In attesa di affrontare la vera partita della crescita sull´unico campo che conta, l´Europa, Mario Monti ha deciso di non stare comunque fermo sulla panchina domestica. I provvedimenti decisi ieri dal Consiglio dei ministri non daranno una scossa decisiva alla languente economia interna, ma sono un preciso segnale del possibile che è opportuno e necessario fare da subito in casa nostra. Tecnicamente sono una chiara anticipazione di quella ristrutturazione della spesa che va sotto il nome esotico di «spending review» e che non può esaurirsi soltanto nell´uso della forbice. I 2,3 miliardi messi a disposizione per interventi a favore del Mezzogiorno non sono, infatti, risorse aggiuntive rispetto alle uscite già previste in bilancio. Sono frutto, però, di una diversa articolazione dei finanziamenti mirata a renderli più efficaci. Troppo spesso in passato somme importanti tratte dagli aiuti europei sono finite nel nulla per ignavia o incapacità progettuale delle istituzioni nazionali.
Con questa mossa il governo Monti corregge un´inveterata stortura nella gestione della cosa pubblica e, al tempo stesso, lo fa venendo incontro alle situazioni di disagio sociale più profondo nella parte più debole del paese, il Mezzogiorno cui originariamente questi fondi erano stati comunque destinati. Sul piano politico ne esce così un chiaro messaggio ispirato a quei due obiettivi del programma di governo – l´equità e la crescita – che finora avevano ceduto il passo alle esigenze immediate del rigore finanziario. Oltre metà della manovra risulta, infatti, concentrata su misure destinate a rendere meno pesante la condizione di vita dei soggetti più esposti: anziani, disabili, giovani scolari o studenti. Il resto è mirato a promuovere un recupero di competitività delle imprese meridionali, spesso le più arretrate sul terreno dell´innovazione tecnologica. Dopo l´allarme sulla grave sofferenza sociale, lanciato niente meno che dal ministro di uno sviluppo finora mai visto, si tratta di un passo obbligato che è arrivato quanto meno puntuale.
Ora, però, è evidente che ci si deve attendere molto di più.
Imboccata la strada giusta, il governo deve procedere con determinazione per non dare l´impressione, che sarebbe pessima, di aver distribuito brioches a un paese in diffusa e disperante carenza di pane e lavoro. La prima occasione a portata di mano – lo si accennava all´inizio – è quella della revisione della spesa pubblica. Con la quale ci si può muovere congiuntamente in due direzioni.

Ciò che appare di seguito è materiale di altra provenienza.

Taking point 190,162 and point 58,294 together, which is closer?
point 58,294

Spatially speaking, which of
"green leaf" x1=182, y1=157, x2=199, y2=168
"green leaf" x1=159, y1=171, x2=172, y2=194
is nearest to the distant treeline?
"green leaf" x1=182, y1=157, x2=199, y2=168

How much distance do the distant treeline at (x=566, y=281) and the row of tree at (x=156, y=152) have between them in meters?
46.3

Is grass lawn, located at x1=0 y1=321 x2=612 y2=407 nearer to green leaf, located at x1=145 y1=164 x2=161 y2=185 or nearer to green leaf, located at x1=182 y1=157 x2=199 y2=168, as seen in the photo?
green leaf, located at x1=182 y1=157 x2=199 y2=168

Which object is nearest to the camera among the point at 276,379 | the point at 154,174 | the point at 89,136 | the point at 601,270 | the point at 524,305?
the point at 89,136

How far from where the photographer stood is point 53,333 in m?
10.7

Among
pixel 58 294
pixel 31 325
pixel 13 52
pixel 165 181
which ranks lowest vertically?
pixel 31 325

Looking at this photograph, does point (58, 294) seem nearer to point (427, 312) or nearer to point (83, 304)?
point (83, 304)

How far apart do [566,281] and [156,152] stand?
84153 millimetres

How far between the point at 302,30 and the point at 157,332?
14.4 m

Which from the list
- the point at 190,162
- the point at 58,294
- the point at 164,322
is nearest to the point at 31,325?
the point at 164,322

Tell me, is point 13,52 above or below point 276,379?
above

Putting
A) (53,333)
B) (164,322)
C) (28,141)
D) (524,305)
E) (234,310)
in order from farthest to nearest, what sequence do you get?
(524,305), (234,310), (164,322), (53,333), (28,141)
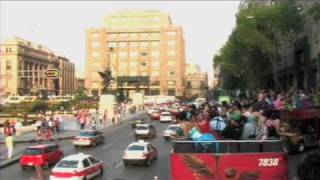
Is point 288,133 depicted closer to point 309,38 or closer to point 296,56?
point 309,38

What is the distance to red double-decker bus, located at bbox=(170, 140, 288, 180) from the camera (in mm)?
11117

La prima, certo più importante ma non di rapidissima esecuzione, è quella dei tagli di capitoli dove si annidano sprechi, privilegi inconcepibili, vera e propria corruzione: come dimostrano in termini scandalosi i raffronti sui costi dei medesimi servizi sanitari da una regione all´altra. È opera di lunga lena dalla quale, tuttavia, possono venire risorse utili a finanziare nuovi investimenti e non solo a scongiurare nuovi aggravi d´imposta come il temibile aumento dell´Iva in autunno. La seconda direzione è quella inaugurata con le misure di ieri e che consiste nella volontà di affermare una gestione più efficiente delle risorse disponibili per incanalarle in modi più certi e trasparenti verso le situazioni sociali di maggiore bisogno. Un´opera che in un paese normale sarebbe banalmente qualificata di buona e ordinaria amministrazione.
Quanto al nodo cruciale di una ripresa economica che spinga davvero il paese fuori dalla spirale recessiva nella quale è caduto ben prima dei recenti provvedimenti di austerità fiscale, ormai dovrebbe essere chiaro a tutti che l´ipotesi della crescita in un paese solo è fuori dalla storia e dal mondo.
Cominciano a non crederci più, anche se faticano ad ammetterlo, neppure quelli che stanno meglio in Europa come i tedeschi, le cui esportazioni stanno subendo i primi contraccolpi di una strategia del rigore che sta falciando domanda e consumi in quasi tutta l´Europa. È questa sicuramente la partita più difficile per Mario Monti anche se la cedibilità internazionale che egli ha saputo recuperare all´Italia lo manda oggi in campo con maggiori speranze di successo. In più il nostro premier potrà ora fare un migliore gioco di squadra con il nuovo presidente che si sta installando all´Eliseo all´insegna di una svolta europea in direzione, appunto, della crescita.
Il tempo, tuttavia, sarà il fattore decisivo di questa sfida. Una cieca politica del rigore, come quella che la grande Germania ha voluto imporre alla piccola Grecia, ha finito per aggravare la situazione fino a un punto che oggi appare drammaticamente di non ritorno. Continuare su questa strada in tutto il resto d´Europa sarebbe un crimine politico e non più soltanto un grossolano errore economico. La campana di Atene sta suonando per tutti. Non c´è più tempo da perdere in schermaglie diplomatiche.